◆ **課題の内容**:
A. 授業紹介文のうち、「ヒューマン・ロボット・インタラクションは」から「どのように応用するかを学ぶ。」までの部分を一字も変えずに書き写しなさい。
B. 授業紹介文の最後の文に続けて、その先を書き進めなさい。

◆ **本文抜粋**:
============
ヒューマン・ロボット・インタラクションは人間とロボットとの間のインタラクションを研究する学際的分野である。この授業のゴールは、自然で直感的な人間とロボットの間のインタラクションを理解し、評価し、デザインするために、関連する心理学的・社会学的な概念について検討することである。授業で扱う話題には、コミュニケーション、信頼、受容、共感、感情的なデザイン、そしてヒューマン・ロボット・インタラクションの倫理的考察などが含まれる。受講生は、効果的で良いヒューマン・ロボット・インタラクションをデザインするためにはどのような人間のニーズや要件が満たされなければならないのかを学ぶ。さらに技術の社会的な側面や、技術をとりまく社会的な要因について、受講生がより認識することをも期待する。
本授業で受講生に到達してもらいたい目標は:
1) 基本的な心理学的および社会学的な知識、そしてそれらをヒューマン・ロボット・インタラクションのデザインにどのように応用するかを学ぶ。
============
◆ **提供データ**:
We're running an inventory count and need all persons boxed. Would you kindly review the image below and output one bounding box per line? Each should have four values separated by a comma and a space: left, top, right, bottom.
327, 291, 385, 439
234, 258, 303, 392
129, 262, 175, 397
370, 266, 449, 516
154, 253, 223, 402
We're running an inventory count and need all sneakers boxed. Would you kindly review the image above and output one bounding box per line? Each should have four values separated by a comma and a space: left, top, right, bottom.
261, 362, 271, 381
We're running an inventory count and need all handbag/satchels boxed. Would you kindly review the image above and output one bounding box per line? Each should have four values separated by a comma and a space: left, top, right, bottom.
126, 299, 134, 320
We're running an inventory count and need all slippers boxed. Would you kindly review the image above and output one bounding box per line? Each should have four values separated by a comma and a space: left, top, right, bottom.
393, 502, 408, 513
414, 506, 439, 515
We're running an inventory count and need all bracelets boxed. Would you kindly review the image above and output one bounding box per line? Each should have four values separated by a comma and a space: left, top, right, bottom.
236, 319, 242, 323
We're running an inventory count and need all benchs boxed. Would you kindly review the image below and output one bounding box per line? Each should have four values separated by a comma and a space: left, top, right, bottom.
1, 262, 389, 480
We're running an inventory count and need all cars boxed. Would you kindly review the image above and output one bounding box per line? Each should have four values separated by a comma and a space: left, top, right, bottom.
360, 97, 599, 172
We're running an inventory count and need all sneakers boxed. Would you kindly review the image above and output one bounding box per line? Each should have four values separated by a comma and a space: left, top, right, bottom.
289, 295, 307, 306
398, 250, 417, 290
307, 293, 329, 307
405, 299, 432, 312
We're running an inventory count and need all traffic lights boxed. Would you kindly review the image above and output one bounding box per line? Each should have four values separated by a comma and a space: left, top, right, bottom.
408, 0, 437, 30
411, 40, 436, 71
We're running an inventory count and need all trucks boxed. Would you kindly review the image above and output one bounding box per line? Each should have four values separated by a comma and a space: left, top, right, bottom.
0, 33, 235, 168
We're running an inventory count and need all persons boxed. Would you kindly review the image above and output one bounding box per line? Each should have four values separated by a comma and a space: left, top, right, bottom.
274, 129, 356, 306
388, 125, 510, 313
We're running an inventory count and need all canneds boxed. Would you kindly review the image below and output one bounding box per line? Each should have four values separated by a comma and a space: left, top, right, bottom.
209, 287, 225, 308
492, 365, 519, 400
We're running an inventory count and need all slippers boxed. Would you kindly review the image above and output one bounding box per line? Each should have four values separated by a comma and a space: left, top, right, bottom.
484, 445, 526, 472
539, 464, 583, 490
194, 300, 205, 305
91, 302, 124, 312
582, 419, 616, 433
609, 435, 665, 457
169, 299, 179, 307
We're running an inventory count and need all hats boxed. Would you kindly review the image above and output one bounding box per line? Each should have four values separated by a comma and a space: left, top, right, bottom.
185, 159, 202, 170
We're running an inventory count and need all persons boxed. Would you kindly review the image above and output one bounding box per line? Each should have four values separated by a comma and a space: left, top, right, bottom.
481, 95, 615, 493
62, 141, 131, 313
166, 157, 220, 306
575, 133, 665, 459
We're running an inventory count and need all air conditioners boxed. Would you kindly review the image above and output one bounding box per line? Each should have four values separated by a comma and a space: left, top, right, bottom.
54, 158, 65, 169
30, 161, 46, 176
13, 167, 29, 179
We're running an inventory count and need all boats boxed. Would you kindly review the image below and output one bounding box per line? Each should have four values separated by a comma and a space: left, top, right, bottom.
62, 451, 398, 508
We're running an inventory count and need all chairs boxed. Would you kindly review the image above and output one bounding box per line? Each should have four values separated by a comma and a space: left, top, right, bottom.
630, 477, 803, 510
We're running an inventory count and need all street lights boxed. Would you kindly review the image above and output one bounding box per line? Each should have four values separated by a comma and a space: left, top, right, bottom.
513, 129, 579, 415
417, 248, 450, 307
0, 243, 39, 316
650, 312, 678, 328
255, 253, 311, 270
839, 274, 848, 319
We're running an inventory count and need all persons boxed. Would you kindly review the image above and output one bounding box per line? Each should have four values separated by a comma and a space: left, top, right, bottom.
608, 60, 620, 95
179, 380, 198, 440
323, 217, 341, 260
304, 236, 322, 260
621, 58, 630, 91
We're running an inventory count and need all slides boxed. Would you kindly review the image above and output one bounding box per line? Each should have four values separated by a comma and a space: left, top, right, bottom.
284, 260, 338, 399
============
◆ **課題の解答**:
A.
ヒューマン・ロボット・インタラクションは人間とロボットとの間のインタラクションを研究する学際的分野である。この授業のゴールは、自然で直感的な人間とロボットの間のインタラクションを理解し、評価し、デザインするために、関連する心理学的・社会学的な概念について検討することである。授業で扱う話題には、コミュニケーション、信頼、受容、共感、感情的なデザイン、そしてヒューマン・ロボット・インタラクションの倫理的考察などが含まれる。受講生は、効果的で良いヒューマン・ロボット・インタラクションをデザインするためにはどのような人間のニーズや要件が満たされなければならないのかを学ぶ。さらに技術の社会的な側面や、技術をとりまく社会的な要因について、受講生がより認識することをも期待する。
本授業で受講生に到達してもらいたい目標は:
1) 基本的な心理学的および社会学的な知識、そしてそれらをヒューマン・ロボット・インタラクションのデザインにどのように応用するかを学ぶ。

B.
2) ヒューマン・ロボット・インタラクションで考慮すべき人間の能力や限界について理解する。
3) 新しい技術が社会に与えるインパクトについての批判的理解を養う。
ヒューマン・ロボット・インタラクション, コミュニケーション, 知的自動システム, 共感
✔ 専門力 | 教養力 | ✔ コミュニケーション力 | ✔ 展開力(探究力又は設定力) | 展開力(実践力又は解決力) |
各授業はヒューマン・ロボット・インタラクションに関する異なる話題を扱う。各授業は講義とグループディスカッションまたはグループワークから成る。実例や演習、議論などを通じて話題についての批判的理解を深める。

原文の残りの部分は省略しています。